Fascia Iliaca Compartment Block (FICB)
The fascia iliaca compartment block delivers local anaesthetic into the fascia iliaca compartment — a potential space beneath the fascia iliaca that contains the femoral nerve, lateral femoral cutaneous nerve (LFCN), and obturator nerve. The fascia iliaca is a thick fascial layer covering the iliacus and psoas muscles. The femoral nerve (L2–L4) lies lateral to the femoral vessels beneath the fascia iliaca and inguinal ligament. The LFCN (L2–L3) typically exits medial to the anterior superior iliac spine (ASIS). The obturator nerve runs deeper in the pelvis.
Indications
- Proximal femur fracture (neck of femur, intertrochanteric fracture) — first-line EM analgesia
- Femoral shaft fracture
- Hip dislocation
- Knee surgery / femoral condyle fractures
- Skin grafting from anterior thigh
- Femoral arterial line/catheter insertion analgesia
- Painful quadriceps haematoma
- Burns to anterior thigh
- Hip arthroplasty (post-operative analgesia)
- NICE guideline NG111 recommends fascia iliaca block for proximal femur fractures in the ED
Contraindications
- Patient refusal
- Infection at injection site (inguinal cellulitis, abscess)
- Significant coagulopathy — relative contraindication; risk vs benefit in NOF fracture (RCEM guidance: do not withhold for anticoagulant use alone if clinically indicated)
- Known allergy to local anaesthetic
- Previous femoral vascular surgery (distorted anatomy)
- Lymphoedema (increased infection risk)
- Inability to cooperate
Technique
- Patient supine; expose inguinal region
- LANDMARK METHOD (if ultrasound unavailable): palpate ASIS and pubic tubercle; divide inguinal ligament into thirds; injection point at junction of medial and lateral thirds; 2-click technique (fascia lata then fascia iliaca)

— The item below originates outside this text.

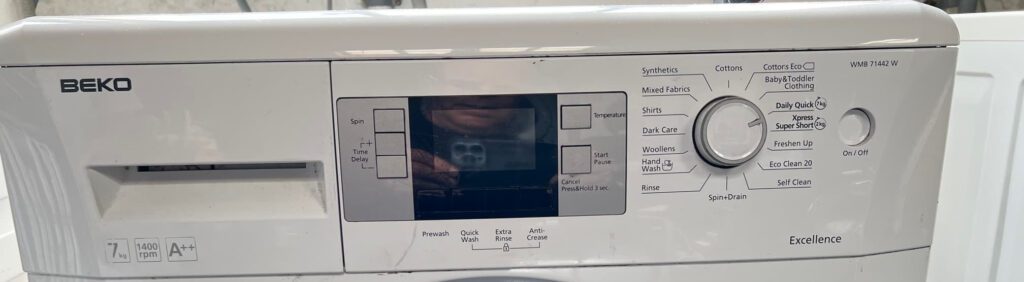 Beko washing machine door seal replacement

- ULTRASOUND METHOD (preferred): Linear probe placed infrainguinal, parallel to inguinal ligament, lateral to femoral artery
- Identify fascia iliaca (bright hyperechoic layer) overlying iliopsoas muscle
- In-plane needle from lateral to medial; target plane deep to fascia iliaca and superficial to iliopsoas
- Hydrodissect with 1–2 mL saline; confirm spread lifting fascia iliaca off iliopsoas
- Inject 30–40 mL local anaesthetic slowly with aspiration every 5 mL
- For superior FICB (Hebbard approach): probe placed more superiorly, medial to ASIS — higher obturator nerve block rate
Drug Doses
| Agent | Concentration | Volume | Total Dose | Notes |
|---|---|---|---|---|
| Levobupivacaine | 0.25% | 30–40 mL | 75–100 mg | Recommended by RCEM/BPS. Long duration 12–18h. Max dose 2 mg/kg. Most commonly used in UK EDs. |
| Ropivacaine | 0.375% | 30–40 mL | 112–150 mg | Good safety profile. Max 3 mg/kg. Comparable efficacy to levobupivacaine. |
| Bupivacaine | 0.25% | 30–40 mL | 75–100 mg | Max 2 mg/kg; do not exceed 150 mg. Higher cardiotoxicity risk than levobupivacaine — avoid in cardiac disease. |
| PAEDIATRIC (>5 years) | Levobupivacaine 0.25% or Ropivacaine 0.2% | 0.5–1 mL/kg (max 30 mL) | ≤2 mg/kg levobupivacaine; ≤3 mg/kg ropivacaine | Weight-based dosing essential in children. Lower concentrations reduce toxicity risk. |
Complications
Landmarks
- Anterior superior iliac spine (ASIS)
- Pubic tubercle (medial landmark)
- Inguinal ligament (line between ASIS and pubic tubercle)
- Femoral artery (medial to femoral nerve — to be avoided)
- Femoral nerve (lateral to artery, beneath fascia iliaca and fascia lata)
- Iliopsoas muscle (target muscle belly beneath fascia iliaca)
Sensory Coverage
Femoral nerve: anterior thigh and medial lower leg (saphenous nerve). Lateral femoral cutaneous nerve: lateral thigh (variable). Obturator nerve: medial thigh (variable — more reliable with superior approach). Does NOT cover posterior thigh (sciatic nerve territory).
Clinical Pearls
Background & Evidence
The fascia iliaca block is the most widely used regional technique in UK emergency departments, primarily for proximal femur fractures. NICE guidance (NG111, 2017) recommends it within 60 minutes of ED arrival. Studies show it reduces opioid requirements, delirium rates, and time to first mobilisation. The RCEM clinical standards recommend all EDs performing hip fracture care should have competent practitioners available to perform FICB. The superior approach (Hebbard technique) has demonstrated more reliable obturator nerve blockade in cadaveric and clinical studies.